• Exercise text
•••
YA: Let's talk about something very present on many people's minds right now. Do you think the current administration is trying to Let Us Down Easy? What are your thoughts about the current health care bill? Is it better to pass an imperfect bill or no bill at all?

ADS: We have to have something. The problem with the current situation is that it is all cluttered by politics. The way things are going now, the system can't sustain itself. The problem is that in Washington they really have an upside down idea about [health] care on every level. I think that at this point we have to have something. Something to build upon. [the imperfection of the bill] will force other entities outside of government to be creative and fill in the holes.

YA: What do you consider your greatest achievement?

ADS: Ha. Let me think, I mean I could be flip and say learning to skip rope, I could consider that an achievement.

YA: I read that you make your drama students at NYU skip rope for twenty minutes at the beginning of every class.

ADS: Make them? They don't jump for that long. Fifteen. Ten sometimes. But you know the thing is, universities are in a way a very very critically important place to study art and performance, but they are also a weird place. And I find, and I have been teaching since 1973, you have to get people out of that mind-set of being so smart and not wanting to appear silly and not willing to appear in any way foolish. You have to get everyone start from the same place. You are not going to get what I have to give if you come in with a particular mindset. So the jumping is part of getting all of the students at the same level. They are all out of breath and start from the same footing. Change the expectations.
•••
• Extracted material
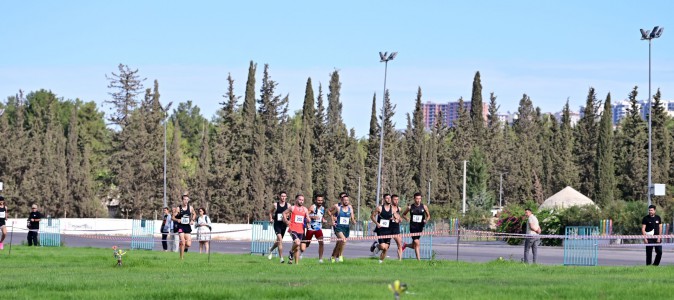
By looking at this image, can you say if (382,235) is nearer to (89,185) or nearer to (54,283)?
(54,283)

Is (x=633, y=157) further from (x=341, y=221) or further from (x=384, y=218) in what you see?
(x=341, y=221)

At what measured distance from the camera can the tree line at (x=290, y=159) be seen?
81.4m

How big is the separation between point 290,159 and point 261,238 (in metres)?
42.5

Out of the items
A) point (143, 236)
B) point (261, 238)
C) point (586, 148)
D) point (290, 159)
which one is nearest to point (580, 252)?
point (261, 238)

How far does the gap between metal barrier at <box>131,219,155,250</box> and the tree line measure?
27.5 m

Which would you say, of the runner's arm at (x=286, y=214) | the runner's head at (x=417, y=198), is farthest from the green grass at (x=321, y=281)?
the runner's head at (x=417, y=198)

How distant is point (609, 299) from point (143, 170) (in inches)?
2732

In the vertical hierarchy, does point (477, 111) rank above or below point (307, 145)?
above

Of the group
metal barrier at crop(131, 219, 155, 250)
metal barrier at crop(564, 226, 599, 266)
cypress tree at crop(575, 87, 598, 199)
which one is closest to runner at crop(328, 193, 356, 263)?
metal barrier at crop(564, 226, 599, 266)

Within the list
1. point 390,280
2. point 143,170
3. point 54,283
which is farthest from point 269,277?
point 143,170

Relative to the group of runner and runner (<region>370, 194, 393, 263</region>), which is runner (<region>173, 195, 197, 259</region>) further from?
runner (<region>370, 194, 393, 263</region>)

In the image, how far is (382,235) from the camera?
27438mm

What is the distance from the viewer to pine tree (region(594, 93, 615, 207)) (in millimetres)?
86062

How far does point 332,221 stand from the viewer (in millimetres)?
27531
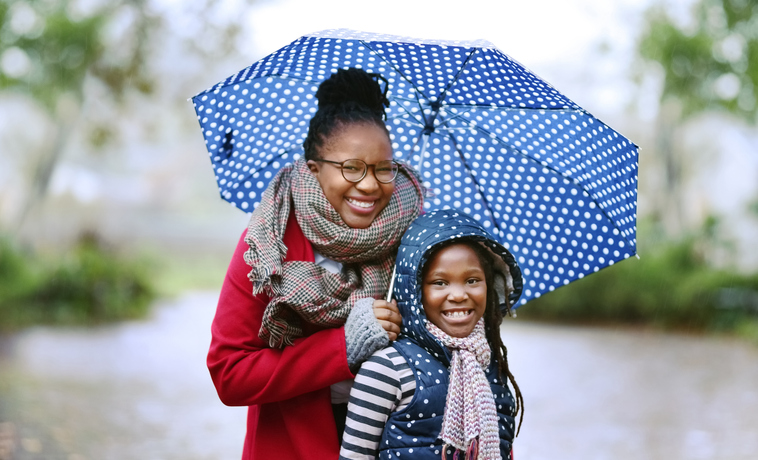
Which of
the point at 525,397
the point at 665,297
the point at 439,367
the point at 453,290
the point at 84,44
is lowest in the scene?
the point at 439,367

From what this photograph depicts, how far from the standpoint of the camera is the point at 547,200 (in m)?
2.70

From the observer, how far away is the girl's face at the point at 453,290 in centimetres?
212

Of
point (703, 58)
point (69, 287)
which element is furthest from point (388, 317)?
point (703, 58)

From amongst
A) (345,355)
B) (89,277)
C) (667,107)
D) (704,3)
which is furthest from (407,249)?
(667,107)

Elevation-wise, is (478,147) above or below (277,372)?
above

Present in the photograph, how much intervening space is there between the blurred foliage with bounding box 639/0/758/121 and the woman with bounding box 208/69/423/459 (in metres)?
12.2

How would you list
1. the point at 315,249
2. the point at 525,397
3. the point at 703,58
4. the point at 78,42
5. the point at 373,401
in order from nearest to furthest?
the point at 373,401 < the point at 315,249 < the point at 525,397 < the point at 78,42 < the point at 703,58

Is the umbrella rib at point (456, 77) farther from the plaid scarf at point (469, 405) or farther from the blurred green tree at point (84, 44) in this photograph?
the blurred green tree at point (84, 44)

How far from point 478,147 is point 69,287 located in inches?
458

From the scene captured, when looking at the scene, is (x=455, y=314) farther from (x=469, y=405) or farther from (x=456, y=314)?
(x=469, y=405)

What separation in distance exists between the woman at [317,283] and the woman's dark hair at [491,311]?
0.64 feet

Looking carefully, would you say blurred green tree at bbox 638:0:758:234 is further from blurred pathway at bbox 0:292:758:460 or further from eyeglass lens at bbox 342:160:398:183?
eyeglass lens at bbox 342:160:398:183

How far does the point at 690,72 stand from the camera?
1502 centimetres

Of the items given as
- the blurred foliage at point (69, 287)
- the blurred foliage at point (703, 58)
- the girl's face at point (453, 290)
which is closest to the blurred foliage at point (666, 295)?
the blurred foliage at point (703, 58)
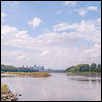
•••
According to the interview, why does ADS have drama students skip rope at the start of class? Answer in one to three sentences. This exercise makes no use of the material.

The jumping gets students out of the mindset of being so smart and unwilling to appear silly or foolish. It puts everyone at the same level, all out of breath and starting from the same footing, which changes their expectations.